John Guare’s monumental Lydie Breeze trilogy ends movingly, if not entirely clearly.


Kylie Westerbeck and Kristie Ecke in Madaket Road at EgoPo Classic Theater. (Photo by Dave Sarrafian)

And so, the journey ends. In Lydie Breeze—a deeply ambitious trilogy of plays by the formidable John Guare, presented here at EgoPo with palpable love and considerable vision by director Lane Savadove—

we’ve set sail with Lydie and crew, en route to new lives and a new world. We’ve seen them fight in the Civil War, forging partnerships as they dream of creating a Utopian community in Nantucket (that’s Cold Harbor, part I). We’ve watched with dimming hopes as that idyllic dream fades amidst personal and legal entanglements (Aipotu, part II). Finally, in Madaket Road(part III), time continues to take its toll. The vibrant Lydie is now only an apparition; life is left to a new generation, who will make of it what they will.

This is vast terrain, of course—geographic and human—and it’s fitting that Guare, a master-stylist, portrays it in a broad palette of colors. Cold Harbor is a thrillingly odd adventure story, peppered with unexpected elements of magic. Aipotu, the most accessible play of the three, is also the most realistic and character-based, full of grim reckonings.

Madaket Road is yet another detour.
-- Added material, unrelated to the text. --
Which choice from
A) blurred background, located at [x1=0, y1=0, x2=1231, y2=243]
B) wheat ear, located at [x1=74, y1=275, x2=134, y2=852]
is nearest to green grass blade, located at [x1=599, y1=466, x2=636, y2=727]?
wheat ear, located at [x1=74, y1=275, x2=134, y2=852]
As in Cold Harbor, Guare moves away from realism, but the tone of Madaket Road is quite different—often akin to a mysterious, densely-layered gothic novel. With Lydie herself only occasionally participating from the world beyond, a number of characters previously seen only in supporting roles, or entirely new, now come to the fore. Among the most important are Gussie (played by Kristie Ecke), Lydie’s brash older daughter, who is ambitiously climbing her way into relations with political “players;” and Jeremiah (Grant Struble), a handsome British stranger who holds secrets about the Breeze-Hickman family, and seems primed to simultaneously make peace and exact revenge.

Much of Madaket Road is gripping and moving, though a number of themes and tropes that clearly have deep resonance for Guare didn’t add up for me. On the one hand, it’s frustrating that the central players—whose story we’ve faithfully followed through two plays—are marginalized here.
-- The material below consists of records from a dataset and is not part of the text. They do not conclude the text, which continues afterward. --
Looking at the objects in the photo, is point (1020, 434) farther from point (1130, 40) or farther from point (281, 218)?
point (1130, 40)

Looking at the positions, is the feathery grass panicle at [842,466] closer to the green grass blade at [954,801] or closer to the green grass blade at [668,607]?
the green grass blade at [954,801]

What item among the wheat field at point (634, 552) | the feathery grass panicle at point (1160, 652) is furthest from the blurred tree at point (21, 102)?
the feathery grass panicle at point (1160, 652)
On the other hand, isn’t that what life is fundamentally about? As one generation moves on, the next takes over. The final image—Lydie’s young daughter, who shares her name, just coming into womanhood—is a real lump-in-your-throat moment. Actress Kylie Westerbeck gives a beautifully nuanced performance as the young Lydie. Ecke and Struble also have their moments, and Charlie DelMarcelle (as Joshua Hickman, Lydie’s sometime-husband) and Melanie Julian (as Lydie herself) are accomplished, as they have been throughout the cycle.

I’ve seen the three Lydie plays at each of their opening night performances, which has the advantage of allowing me to process them over time. EgoPo’s production now moves into a phase of marathon performances, where audiences can see the cycle on consecutive evenings, or even in a single day—which may make the details and character connections leap out more clearly.

However you see Lydie, I think you’ll be swept up. This has been a monumental undertaking by Guare, Savadove, and company, effectively rethinking and restoring to the canon a major work that was unfairly dismissed nearly 40 years ago. Hat’s off to EgoPo… and I’m ready to set sail with them on their next voyage, whatever it may be.